TEXTO DE LEITURA:
Fabiano, um dos principais personagens da briga, recorda do seu ponto de vista como foi a classificação e, especialmente, toda confusão que colocou os atletas e a delegação do time brasileiro em risco. Ele ainda acrescenta as provocações de Blanco, principal responsável pela briga que levou alguns jogadores do São Caetano até às lágrimas, tamanha a tensão.
“Ah, não tem como esquecer este jogo, foi um jogo atípico. O nosso time era muito bom, não foi nada de mais a gente ter eliminado o América lá. É que teve essa comemoração do Fabricio Carvalho imitar a águia... No jogo aqui o Blanco tinha feito um gesto em cima do finado Serginho, ele fez o gol aqui no Brasil e ficou imitando, sei lá se era uma galinha, e o time todo ficou muito bravo, eu já tinha brigado com o Blanco aqui no Brasil durante o aquecimento, a gente foi discutir lá no México de novo e ele disse que ia me pegar, estava um clima meio hostil no México, e nós fomos para lá e eliminamos eles. Ele era muito folgado, um dos mais do futebol mundial. Ele tem muita moral lá no México, ele é ídolo lá. Ele deu uma cotovelada no Anderson Lima que, se pega de jeito, ele estaria aleijado”, lembra Fabiano, que depois dá detalhes de sua ‘briga particular’ com o massagista do América (vídeo acima).
“Foi uma troca de soco pesada, eu com o massagista do América, e tudo aquilo depois eu fui saber que foi o Blanco que armou. Ele deu dinheiro para o cara me pegar e o cara me agrediu com aquele spray que usam aí. Cortou a minha cabeça, e eu peguei o massagista de porrada. Eu também acredito que o Fabricio Carvalho, quando fez o gesto de imitar a águia, não quis menosprezar ninguém, foi uma comemoração para tirar sarro do Blanco, e acabou causando tudo aquilo, mas foi gostoso, até pelo o que o Blanco fez aqui no Brasil. Mas a briga foi feia, o Marcelo Matos chorava, muitos jogadores nossos ficaram desesperados com aquela situação. Teve hora lá que a gente achou que ia morrer, era muita gente contra nós, a sorte foi que eu abracei o Oscar Ruiz, que apitou o jogo, seguimos para o vestiário e entramos juntos... Foi onde a gente se salvou porque a torcida estava dentro de campo já, tinha mais de mil pessoas dentro do campo, então essa invasão de torcedores foi assustadora”, recorda.
O já experiente Anderson Lima, na época com 31 anos, admite que a ira de Blanco não foi ‘de graça’, e foi provocada através de uma dica de um amigo sobre um detalhe da vida pessoal do jogador mexicano, não revelado pelo ex-lateral direito do São Caetano. Revoltado, Blanco não deixou barato e largou o cotovelo em Anderson Lima, em mais uma passagem da briga.

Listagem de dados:
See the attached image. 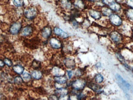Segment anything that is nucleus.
Wrapping results in <instances>:
<instances>
[{
	"instance_id": "38",
	"label": "nucleus",
	"mask_w": 133,
	"mask_h": 100,
	"mask_svg": "<svg viewBox=\"0 0 133 100\" xmlns=\"http://www.w3.org/2000/svg\"><path fill=\"white\" fill-rule=\"evenodd\" d=\"M3 97V94H2L1 93H0V100H1V99H2Z\"/></svg>"
},
{
	"instance_id": "13",
	"label": "nucleus",
	"mask_w": 133,
	"mask_h": 100,
	"mask_svg": "<svg viewBox=\"0 0 133 100\" xmlns=\"http://www.w3.org/2000/svg\"><path fill=\"white\" fill-rule=\"evenodd\" d=\"M122 5L123 4L115 1L110 5L109 7L113 11L118 12L120 11L122 9Z\"/></svg>"
},
{
	"instance_id": "30",
	"label": "nucleus",
	"mask_w": 133,
	"mask_h": 100,
	"mask_svg": "<svg viewBox=\"0 0 133 100\" xmlns=\"http://www.w3.org/2000/svg\"><path fill=\"white\" fill-rule=\"evenodd\" d=\"M116 56L117 59H118V60H119L121 62L123 63V64L125 63L124 58H123V57L120 54H118V53H116Z\"/></svg>"
},
{
	"instance_id": "31",
	"label": "nucleus",
	"mask_w": 133,
	"mask_h": 100,
	"mask_svg": "<svg viewBox=\"0 0 133 100\" xmlns=\"http://www.w3.org/2000/svg\"><path fill=\"white\" fill-rule=\"evenodd\" d=\"M70 21L72 22V25L74 27L77 28L78 27L79 24H78V22L76 20H75V19H72V20H71Z\"/></svg>"
},
{
	"instance_id": "21",
	"label": "nucleus",
	"mask_w": 133,
	"mask_h": 100,
	"mask_svg": "<svg viewBox=\"0 0 133 100\" xmlns=\"http://www.w3.org/2000/svg\"><path fill=\"white\" fill-rule=\"evenodd\" d=\"M60 3L64 8L67 9H71L72 6V3L69 0H61Z\"/></svg>"
},
{
	"instance_id": "40",
	"label": "nucleus",
	"mask_w": 133,
	"mask_h": 100,
	"mask_svg": "<svg viewBox=\"0 0 133 100\" xmlns=\"http://www.w3.org/2000/svg\"></svg>"
},
{
	"instance_id": "16",
	"label": "nucleus",
	"mask_w": 133,
	"mask_h": 100,
	"mask_svg": "<svg viewBox=\"0 0 133 100\" xmlns=\"http://www.w3.org/2000/svg\"><path fill=\"white\" fill-rule=\"evenodd\" d=\"M101 13L103 16L109 17L113 14V11L109 7L103 6L101 8Z\"/></svg>"
},
{
	"instance_id": "39",
	"label": "nucleus",
	"mask_w": 133,
	"mask_h": 100,
	"mask_svg": "<svg viewBox=\"0 0 133 100\" xmlns=\"http://www.w3.org/2000/svg\"><path fill=\"white\" fill-rule=\"evenodd\" d=\"M88 0V1H92V2H93V1H94L95 0Z\"/></svg>"
},
{
	"instance_id": "15",
	"label": "nucleus",
	"mask_w": 133,
	"mask_h": 100,
	"mask_svg": "<svg viewBox=\"0 0 133 100\" xmlns=\"http://www.w3.org/2000/svg\"><path fill=\"white\" fill-rule=\"evenodd\" d=\"M54 79L56 83L59 84H64L66 83L67 80V77L63 75L55 76Z\"/></svg>"
},
{
	"instance_id": "9",
	"label": "nucleus",
	"mask_w": 133,
	"mask_h": 100,
	"mask_svg": "<svg viewBox=\"0 0 133 100\" xmlns=\"http://www.w3.org/2000/svg\"><path fill=\"white\" fill-rule=\"evenodd\" d=\"M52 33V29L49 26L44 27L41 31L42 36L45 39H47L50 36Z\"/></svg>"
},
{
	"instance_id": "22",
	"label": "nucleus",
	"mask_w": 133,
	"mask_h": 100,
	"mask_svg": "<svg viewBox=\"0 0 133 100\" xmlns=\"http://www.w3.org/2000/svg\"><path fill=\"white\" fill-rule=\"evenodd\" d=\"M74 4L76 8L82 9L85 8V4L82 0H75Z\"/></svg>"
},
{
	"instance_id": "14",
	"label": "nucleus",
	"mask_w": 133,
	"mask_h": 100,
	"mask_svg": "<svg viewBox=\"0 0 133 100\" xmlns=\"http://www.w3.org/2000/svg\"><path fill=\"white\" fill-rule=\"evenodd\" d=\"M110 37L114 42H118L122 40V36L117 31H113L110 34Z\"/></svg>"
},
{
	"instance_id": "8",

O EXERCÍCIO:
Reproduza sem alterações o trecho do texto sobre a briga no México que começa em "Fabiano, um dos" e termina em "tamanha a tensão.". As linhas não têm nenhum papel nesta tarefa.

RESULTADO:
Fabiano, um dos principais personagens da briga, recorda do seu ponto de vista como foi a classificação e, especialmente, toda confusão que colocou os atletas e a delegação do time brasileiro em risco. Ele ainda acrescenta as provocações de Blanco, principal responsável pela briga que levou alguns jogadores do São Caetano até às lágrimas, tamanha a tensão.